Albo niech geolodzy pokażą mi co najmniej jeden centymetr sześcienny granitu, który wylał się z wulkanu w naszych czasach. Nigdzie na świecie nie wydostał się ani gram granitu z jednego wulkanu. Wykształcona osoba z pewnością poprawi, mówią, wszystkie magmatyty są podzielone na te, które zestalają się w trzewiach ziemi (natrętne) i te, które twardnieją, wylewając się na powierzchnię (wylewające).
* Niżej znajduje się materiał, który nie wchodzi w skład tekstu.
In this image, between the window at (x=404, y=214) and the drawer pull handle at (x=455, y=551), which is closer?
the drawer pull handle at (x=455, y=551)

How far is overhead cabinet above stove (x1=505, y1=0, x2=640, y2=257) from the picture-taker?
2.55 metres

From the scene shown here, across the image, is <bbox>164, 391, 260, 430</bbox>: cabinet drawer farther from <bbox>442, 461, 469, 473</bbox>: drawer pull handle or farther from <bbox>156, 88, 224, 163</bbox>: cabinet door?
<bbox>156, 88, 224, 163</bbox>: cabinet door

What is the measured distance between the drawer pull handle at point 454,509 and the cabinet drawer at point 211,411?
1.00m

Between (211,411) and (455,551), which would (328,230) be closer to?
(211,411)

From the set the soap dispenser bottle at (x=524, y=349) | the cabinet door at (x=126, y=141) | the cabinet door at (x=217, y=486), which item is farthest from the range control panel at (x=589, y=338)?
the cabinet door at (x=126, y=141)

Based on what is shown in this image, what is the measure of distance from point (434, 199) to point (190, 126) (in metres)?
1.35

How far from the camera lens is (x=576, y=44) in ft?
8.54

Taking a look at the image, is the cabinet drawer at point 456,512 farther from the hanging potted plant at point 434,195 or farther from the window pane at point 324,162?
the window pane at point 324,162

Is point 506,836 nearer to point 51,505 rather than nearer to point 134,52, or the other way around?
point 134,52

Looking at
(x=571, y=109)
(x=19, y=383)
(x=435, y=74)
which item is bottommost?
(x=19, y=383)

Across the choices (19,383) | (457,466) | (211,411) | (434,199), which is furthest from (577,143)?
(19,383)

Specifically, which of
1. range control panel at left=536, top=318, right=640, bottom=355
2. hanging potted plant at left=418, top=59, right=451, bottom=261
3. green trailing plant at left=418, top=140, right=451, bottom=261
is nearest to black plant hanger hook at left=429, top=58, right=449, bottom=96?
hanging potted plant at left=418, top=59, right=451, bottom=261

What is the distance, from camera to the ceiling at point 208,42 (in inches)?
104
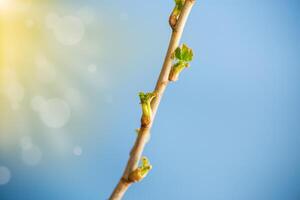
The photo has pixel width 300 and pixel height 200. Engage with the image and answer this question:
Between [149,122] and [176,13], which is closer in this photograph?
[149,122]

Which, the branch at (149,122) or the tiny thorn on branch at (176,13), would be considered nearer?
the branch at (149,122)

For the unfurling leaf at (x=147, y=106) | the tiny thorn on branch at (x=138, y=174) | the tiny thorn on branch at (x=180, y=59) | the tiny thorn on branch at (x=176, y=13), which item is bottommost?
the tiny thorn on branch at (x=138, y=174)

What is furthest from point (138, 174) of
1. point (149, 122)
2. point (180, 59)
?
point (180, 59)

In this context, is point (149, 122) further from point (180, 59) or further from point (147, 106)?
point (180, 59)

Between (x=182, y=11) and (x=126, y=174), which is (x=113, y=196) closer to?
(x=126, y=174)

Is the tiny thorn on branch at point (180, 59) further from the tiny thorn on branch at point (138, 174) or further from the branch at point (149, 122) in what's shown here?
the tiny thorn on branch at point (138, 174)

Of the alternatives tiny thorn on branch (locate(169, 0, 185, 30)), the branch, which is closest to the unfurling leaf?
the branch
Wydawałoby się, że nie ma najmniejszego powodu, by wątpić w ten geologiczny „aksjomat”, ale przepraszam, jak sprawdzić prawdziwość tego stwierdzenia? Ktoś zobaczył na własne oczy roztopiony dioryt, granit, sjenit, bazalt czy ryolit, który następnie ostygł i przybrał postać, do której byliśmy przyzwyczajeni? Czy ktoś był od 5 do 40 kilometrów pod ziemią, aby obserwować formę wtargnięcia? Nie. A więc to wszystko to OBS, co w tłumaczeniu z geologii oznacza „powiedziała jedna kobieta”.
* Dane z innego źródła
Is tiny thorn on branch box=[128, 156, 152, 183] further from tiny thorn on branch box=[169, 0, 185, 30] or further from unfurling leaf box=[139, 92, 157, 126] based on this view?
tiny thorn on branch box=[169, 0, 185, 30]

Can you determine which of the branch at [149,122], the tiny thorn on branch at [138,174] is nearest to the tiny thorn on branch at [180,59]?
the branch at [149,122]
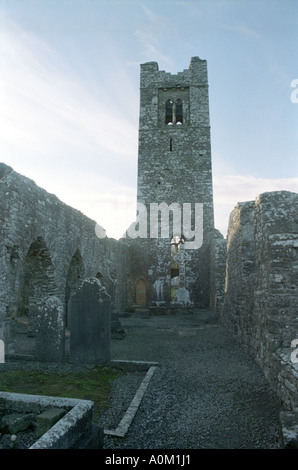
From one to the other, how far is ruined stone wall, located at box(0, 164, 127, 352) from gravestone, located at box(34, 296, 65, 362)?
2.63ft

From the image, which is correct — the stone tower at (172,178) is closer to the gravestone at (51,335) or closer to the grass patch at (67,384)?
the gravestone at (51,335)

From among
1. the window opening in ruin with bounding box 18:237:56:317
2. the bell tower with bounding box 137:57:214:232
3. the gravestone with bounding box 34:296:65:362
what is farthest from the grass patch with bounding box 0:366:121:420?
the bell tower with bounding box 137:57:214:232

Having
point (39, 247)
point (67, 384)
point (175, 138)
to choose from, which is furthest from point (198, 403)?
point (175, 138)

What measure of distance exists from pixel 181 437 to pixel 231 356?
3.51 m

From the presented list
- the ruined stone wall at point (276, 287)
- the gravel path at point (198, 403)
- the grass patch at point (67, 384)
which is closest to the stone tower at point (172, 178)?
the gravel path at point (198, 403)

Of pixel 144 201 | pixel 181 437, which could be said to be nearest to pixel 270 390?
pixel 181 437

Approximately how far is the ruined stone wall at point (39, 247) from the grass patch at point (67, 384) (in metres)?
1.57

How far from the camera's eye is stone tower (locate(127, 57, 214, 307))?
18.4 meters

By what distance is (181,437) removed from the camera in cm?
323

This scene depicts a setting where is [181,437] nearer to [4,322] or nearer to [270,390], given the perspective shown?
[270,390]

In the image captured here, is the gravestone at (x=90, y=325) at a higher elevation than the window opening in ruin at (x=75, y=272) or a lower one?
lower

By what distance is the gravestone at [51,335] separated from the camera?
604cm

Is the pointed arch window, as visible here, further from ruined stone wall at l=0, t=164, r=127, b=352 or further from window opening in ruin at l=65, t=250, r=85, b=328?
window opening in ruin at l=65, t=250, r=85, b=328

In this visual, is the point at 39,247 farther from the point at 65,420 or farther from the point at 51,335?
the point at 65,420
Cóż, jeśli okłamują nas nawet na taką skalę, a jednocześnie nie rumienią się, to czego się spodziewać po drobiazgach? Pomyślałem więc, że tak naprawdę odpowiedź na postawione pytania powinna być na widoku. Opowiem o tym, jak moim zdaniem mogła powstać megantiklinoria krymska. Aby jednak nie zakłócać chronologii krymskiej wyprawy AISPIK 2018, opowiem najpierw o innym ciekawym obiekcie, który nazywa się Chufut-Kale.